Wirtschaftsbund: Steuerreform und Wirtschaftspolitik im Interesse der Klein- und Mittelbetriebe

Wien, 12. Jänner 2004 (ÖWB) Vordergründig nannte heute, Montag, der Generalsekretär des Wirtschaftsbundes Karlheinz Kopf die Kritik der Opposition an der geplanten Steuerreform. „Mit der Realität dieser wichtigen Steuerreform und den von der Regierung bereits gesetzten Maßnahmen, hat das nichts zu tun. Faktum ist, dass alle von dieser Steuerreform profitieren werden, gerade auch die Kleinst- und Kleinbetriebe, für welche auch schon eine ganze Reihe von Erleichterungen durchgesetzt werden konnten“. Die Reduktion des KÖST-Satzes sei das Gebot der Stunde für den Wirtschafts- und Arbeitsstandort Österreich. ****

So würde durch die Tarifreform die Zahl der von der Einkommenssteuer befreiten Unternehmer um ein Drittel steigen. Das betreffe zu aller erst die Kleinst- und Kleinbetriebe.
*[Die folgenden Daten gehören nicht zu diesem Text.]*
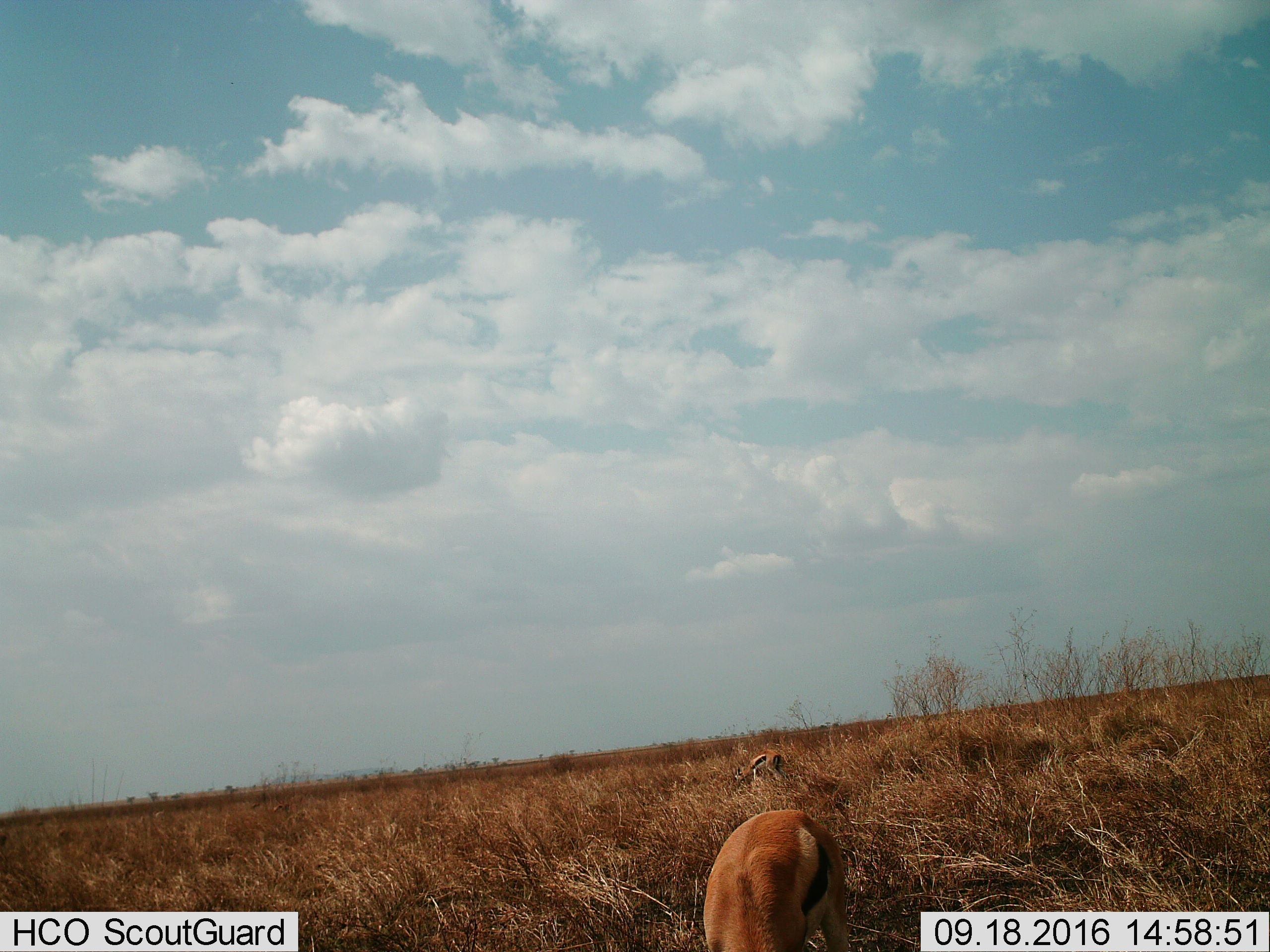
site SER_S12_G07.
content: unidentified animal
Um die Eigenkapitalsituation der Klein- und Mittelbetriebe zu verbessern, ist ab heuer außerdem die geringere Besteuerung der nicht entnommene Gewinne in Kraft, was insgesamt 400 Millionen Euro zu Gunsten der Klein- und Mittelbetriebe ausmache.

Mit der heuer einsetzenden weiteren Etappe der Lohnnebenkostensenkung um 140 Millionen Euro wurden die Lohnnebenkosten seit Amtsantritt der Bundesregierung insgesamt bereits um 600 Millionen Euro reduziert.
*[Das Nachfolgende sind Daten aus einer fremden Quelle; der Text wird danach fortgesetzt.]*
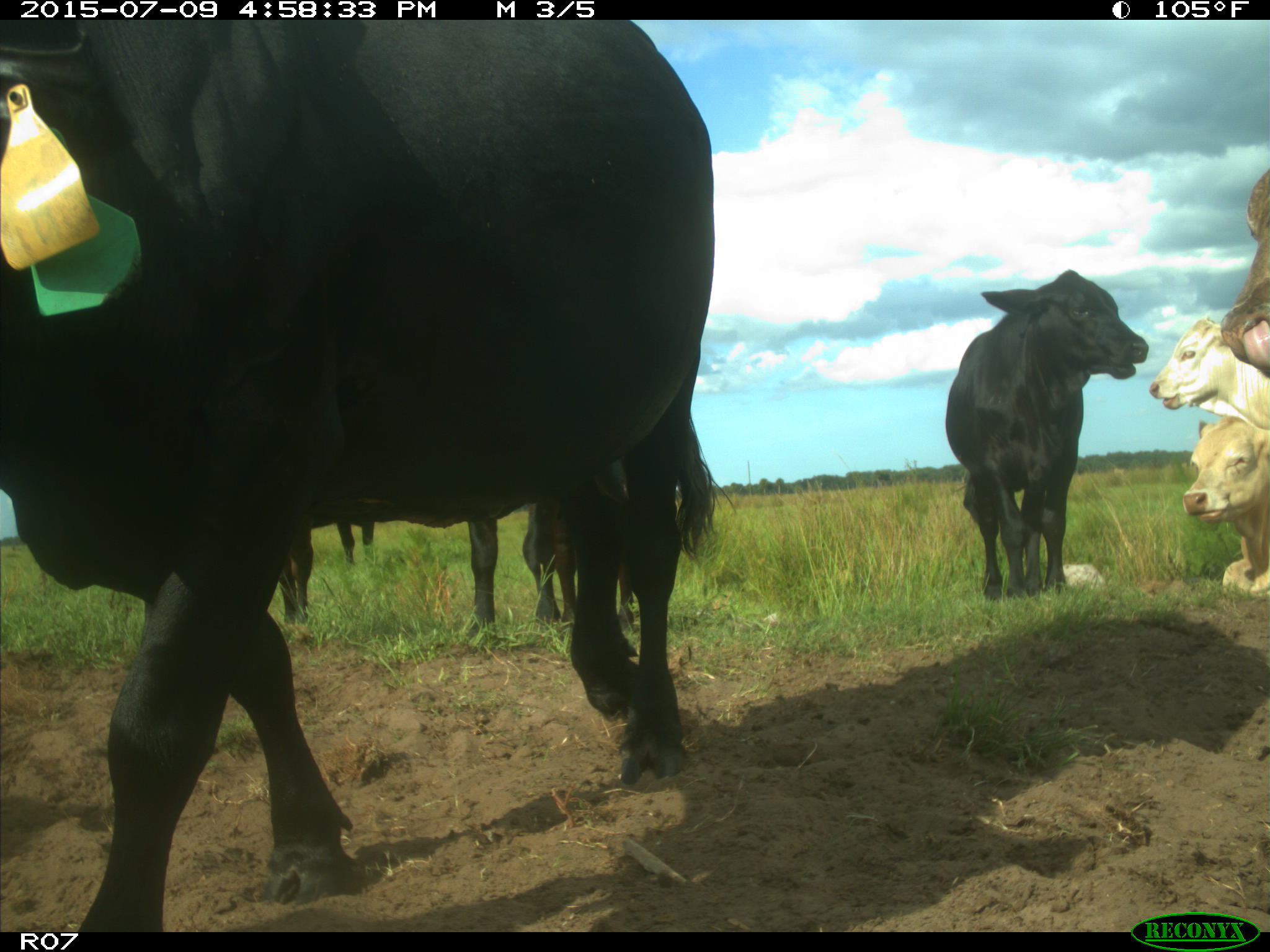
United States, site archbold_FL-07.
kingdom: Animalia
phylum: Chordata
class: Mammalia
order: Artiodactyla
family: Bovidae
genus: Bos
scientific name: Bos taurus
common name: domestic cow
Bos taurus (domestic cow).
Zudem sind 100 Millionen Euro budgetiert für den 50prozentigen Kostenersatz für Arbeits- und Freizeitunfälle und die Mindestbeitragsgrundlage der Selbstständigen zur Krankenversicherung wurde um 50 Prozent gesenkt.
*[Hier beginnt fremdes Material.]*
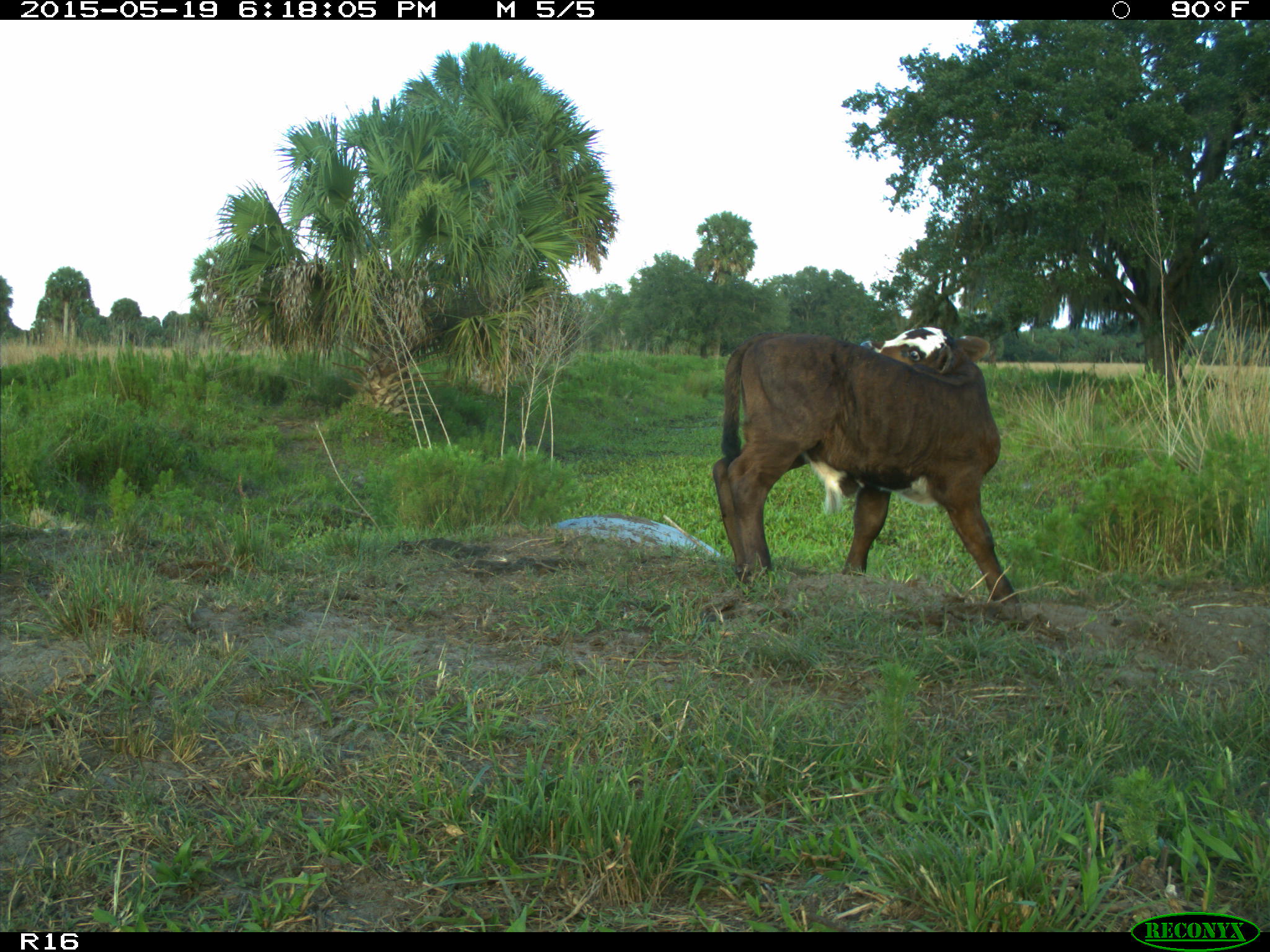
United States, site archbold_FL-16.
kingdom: Animalia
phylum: Chordata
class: Mammalia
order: Artiodactyla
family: Bovidae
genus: Bos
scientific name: Bos taurus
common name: domestic cow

„Zusammen mit der Verlängerung der Investitionszuwachsprämie und der massiven Aufstockung der Mittel für wirtschaftsnahe Forschung und Entwicklung sowie der deutlichen Erhöhung der Forschungs- und Bildungsfreibeträge, wurden von der Koalition Maßnahmen gesetzt, die insbesondere die mittelständische Wirtschaft unterstützen. Die Kritik der Opposition geht ins Leere“, so Kopf abschließend.